**SET EXERCISE A**
Answer these questions from the ExESDB failure-handling guide:
(i) On what philosophy is ExESDB built?
(ii) Which two causes are listed in parentheses for hard crashes?
(iii) Which restart strategy does ExESDB.App use?
**SET EXERCISE B**
Copy word for word the passage of the ExESDB failure-handling guide that begins with the words containing "1. Process-Level Failures" and ends with "loss, kill -9)".

**TEXT EXTRACT**

Failure Handling in ExESDB

This guide provides a comprehensive overview of all failure handling strategies implemented in ExESDB, from individual process failures to cluster-wide outages. ExESDB is built on the BEAM's "let it crash" philosophy while providing robust recovery mechanisms at every level.

Failure Categories
Supervision Strategies
Node-Level Failures
Network Partitions
Data Consistency
Worker Process Failures
Storage Failures
Configuration and Monitoring
Recovery Procedures
Testing Failure Scenarios

Failure Categories

ExESDB handles failures across multiple dimensions:

1. Process-Level Failures

Worker crashes: Individual GenServer processes failing
Supervisor crashes: Supervisor trees failing
Application crashes: Entire OTP applications going down

2. Node-Level Failures

Hard crashes: Sudden node termination (power loss, kill -9)
Soft crashes: Graceful shutdowns and restarts
Network isolation: Node becomes unreachable but continues running

3. Cluster-Level Failures

Split-brain scenarios: Network partitions causing multiple leaders
Quorum loss: Insufficient nodes for consensus
Data corruption: Storage-level integrity issues

4. Storage-Level Failures

Disk failures: Storage becoming unavailable
Corruption: Data integrity violations
Performance degradation: Slow storage affecting operations

Supervision Strategies

ExESDB uses a hierarchical supervision tree with different restart strategies for different components:

Root Supervision Tree

ExESDB.App (one_for_one)
└── ExESDB.System (one_for_one)
    ├── Phoenix.PubSub
    ├── Cluster.Supervisor (LibCluster)
    ├── PartitionSupervisor (EmitterPools)
    ├── ExESDB.Store
    ├── ExESDB.ClusterSystem (one_for_one)
    ├── ExESDB.Streams (one_for_one)
    ├── ExESDB.Snapshots
    ├── ExESDB.Subscriptions (one_for_one)
    ├── ExESDB.GatewaySupervisor (one_for_one)
    └── ExESDB.LeaderSystem (one_for_one)

**DATA EXCERPT**

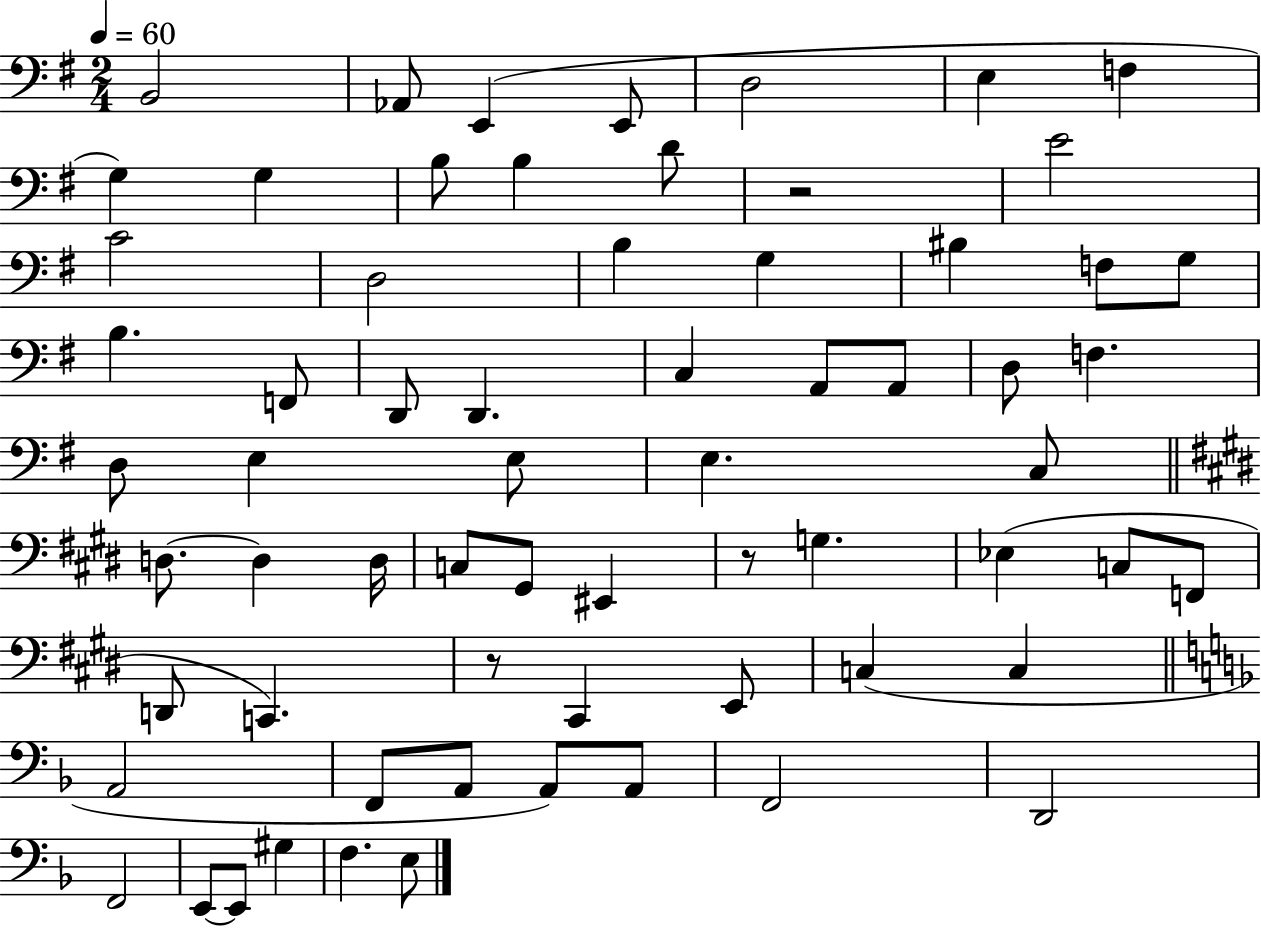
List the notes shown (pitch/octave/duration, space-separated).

**COMPLETE ANSWER A**
(i) The BEAM's "let it crash" philosophy.
(ii) Power loss and kill -9.
(iii) one_for_one.

**COMPLETE ANSWER B**
1. Process-Level Failures

Worker crashes: Individual GenServer processes failing
Supervisor crashes: Supervisor trees failing
Application crashes: Entire OTP applications going down

2. Node-Level Failures

Hard crashes: Sudden node termination (power loss, kill -9)